Notice the angled compositions, particularly in the fourth image. I’ve started to think of that as the “Recraft” angle.



Imagen 3
Imagen once again gave me only three results during this run, suggesting something about the fourth violated terms of service. Interesting the subjects we are generating when that happens.
We have some significant variety in terms of race and facial type here, but almost as many consistencies as well. Two of the three have more or less identical hair-styles, almost down to the individual waves, despite the difference in colour, and the third is similar just shorter and more wavey. All of them look very much like posed studio photos, all in the same pose and with very similar coloured backgrounds. This feels like training was directed towards a specific sort of diversity and not as much attention paid to other elements, leaving Imagen with a particularly narrow set of preferences.


Flux.1 D
Flux doesn’t have the best reputation for face diversity however has at least made a token effort with this prompt. There are a lot of similarities in the faces, but not quite as egregious as the SDXL models or Recraft. It has decided on underwear as the clothing of choice on one variant but this is offset a little by the first image which has chosen quite a nice full length jacket and turtle-neck combination, a unique aesthetic in this run so far as the other models have generally preferred more traditional “glamour” clothing.
In fact despite the fairly lacklustre variety on display, that first image is likely my favorite of this entire prompt test. It’s hardly a candid shot, still overly glamourised and “magazine” ready, but there is also a sense of reality to it that is lacking in many of the others.

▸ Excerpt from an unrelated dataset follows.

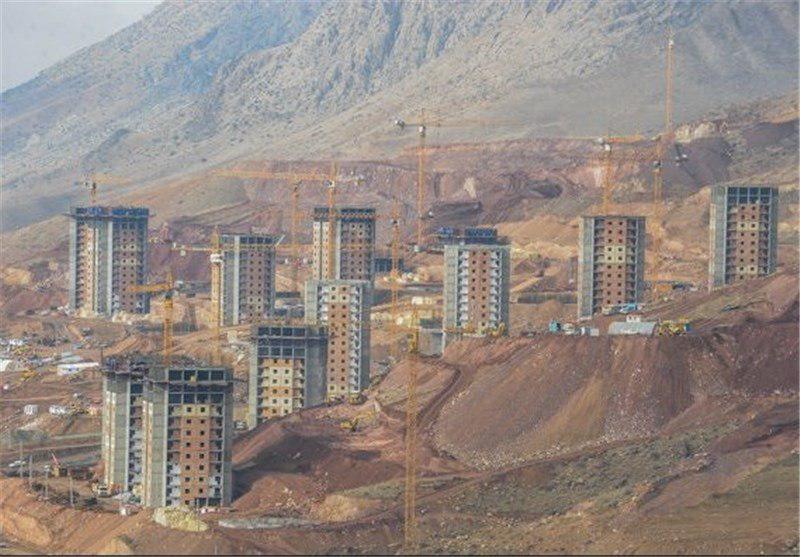 تفاوت مسکن مهر صنعتی و معمولی/ساخت مسکن مهر روی تپه و دامنه کوه، اشتباه بود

Pixelwave (Flux.1 D Finetune)
Pixelwave manages to go two ways at once here, both narrowing and broadening the preferences of its base model. On the one hand the faces here are quite similar, even more so than the Flux.1 D base model, suggesting a further narrowing of preferences towards type, on the other hand we have both more variation in pose and a slightly less polished, more candid look than is present in the base model as well.
I can’t help but notice that the third image does appear to be naked however. Or, perhaps, just wearing a strapless top and cropped too high up? Somewhat galling after we just finished praising the base model for choosing better clothing but perhaps this is merely showing the width of the variety the model considers beautiful - from fully clothed to fully unclothed does seem a healthy opinion at least.



Prompt Two
Handsome man
It perhaps shouldn’t have come as a surprise that this prompt, the male equivalent of the previous, should show even worse diversity and variation than the previous one, but the extent to which this is the case is remarkable.
SDXL (Base Model)
SDXL starts us off with extremely strong and set preferences. A handsome man is dark, slightly European and generally short haired though apparently exception can be made for this 80’s perm going on in the first image.
Additionally you must have designer stubble (no clean shaves or full beard) and preferably be one of the four brothers shown below.



Juggernaut XI (SDXL Finetune)
Juggernaut decides to double down on the SDXL preferences but does away with the 80’s perm (what were they thinking). A handsome man has exactly one hairstyle, gelled three-quarter part swept at the front. We’ll keep the stubble however and add in a button-down shirt with the top buttons undone to show off his chest. Also, you have to be this guy or one of his near identical siblings.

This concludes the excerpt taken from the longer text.